From mobile phone data to the spatial structure of cities

Thomas Louail1,2, Maxime Lenormand3, Oliva García Cantú4, Miguel Picornell4, Ricardo Herranz4, Enrique Frías-Martínez5, José J. Ramasco3 and Marc Barthélemy1,6

1Institut de Physique Théorique, CEA-CNRS (URA 2306), F-91191, Gif-sur-Yvette, France.
2Gégraphie-Cités, CNRS-Paris 1-Paris 7 (UMR 8504), 13 rue du four, FR-75006 Paris, France.
3Instituto de Física Interdisciplinar y Sistemas Complejos IFISC (CSIC-UIB), Palma de Mallorca, Spain.
4Nommon Solutions and Technologies, calle Cañas 8, 28043 Madrid, Spain.
5Telefónica Research, 28050 Madrid, Spain.
6Centre d'Analyse et de Mathématique Sociales, EHESS-CNRS (UMR 8557), 190-198 avenue de France, FR-75013 Paris, France.

(Jan 2014)

Pervasive infrastructures, such as cell phone networks, enable to capture large amounts of human behavioral data but also provide information about the structure of cities and their dynamical properties. In this article, we focus on these last aspects by studying phone data recorded during 55 days in 31 Spanish metropolitan areas. We first define an urban dilatation index which measures how the average distance between individuals evolves during the day, allowing us to highlight different types of city structure. We then focus on hotspots, the most crowded places in the city. We propose a parameter free method to detect them and to test the robustness of our results. The number of these hotspots scales sublinearly with the population size, a result in agreement with previous theoretical arguments and measures on employment datasets.
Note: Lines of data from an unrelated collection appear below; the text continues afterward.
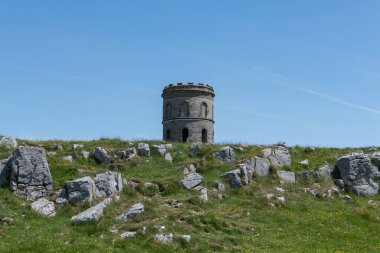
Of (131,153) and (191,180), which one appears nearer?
(191,180)

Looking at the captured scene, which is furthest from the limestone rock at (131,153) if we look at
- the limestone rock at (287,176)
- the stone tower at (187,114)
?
the stone tower at (187,114)

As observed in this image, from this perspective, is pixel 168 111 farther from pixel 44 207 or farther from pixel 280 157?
pixel 44 207

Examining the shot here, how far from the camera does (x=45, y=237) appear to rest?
22.6 meters

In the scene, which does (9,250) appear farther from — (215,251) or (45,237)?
(215,251)

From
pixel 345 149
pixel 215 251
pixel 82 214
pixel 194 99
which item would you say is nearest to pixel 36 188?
pixel 82 214

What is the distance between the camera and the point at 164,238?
897 inches

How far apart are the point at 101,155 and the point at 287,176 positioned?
13.4 meters

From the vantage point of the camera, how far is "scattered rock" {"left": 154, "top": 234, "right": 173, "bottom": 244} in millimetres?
22603

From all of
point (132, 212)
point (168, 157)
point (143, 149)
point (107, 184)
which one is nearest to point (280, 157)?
point (168, 157)

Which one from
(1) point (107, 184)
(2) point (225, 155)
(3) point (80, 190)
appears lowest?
(3) point (80, 190)

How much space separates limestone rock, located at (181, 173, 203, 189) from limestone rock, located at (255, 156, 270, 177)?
4793 mm

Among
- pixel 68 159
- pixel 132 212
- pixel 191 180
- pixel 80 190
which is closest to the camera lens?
pixel 132 212

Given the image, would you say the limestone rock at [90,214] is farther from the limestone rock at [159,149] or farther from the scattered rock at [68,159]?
the limestone rock at [159,149]

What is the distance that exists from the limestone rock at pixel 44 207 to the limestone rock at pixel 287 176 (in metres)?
16.0
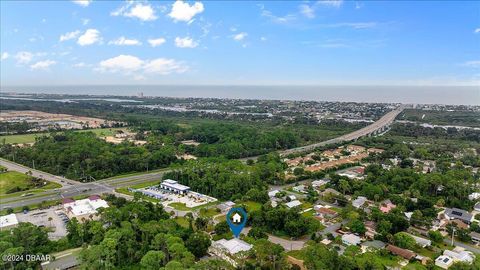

We study the lifetime of these hotspots and show in particular that the hierarchy of permanent ones, which constitute the "heart" of the city, is very stable whatever the size of the city. The spatial structure of these hotspots is also of interest and allows us to distinguish different categories of cities, from monocentric and "segregated" where the spatial distribution is very dependent on land use, to polycentric where the spatial mixing between land uses is much more important. These results point towards the possibility of a new, quantitative classification of cities using high resolution spatio-temporal data.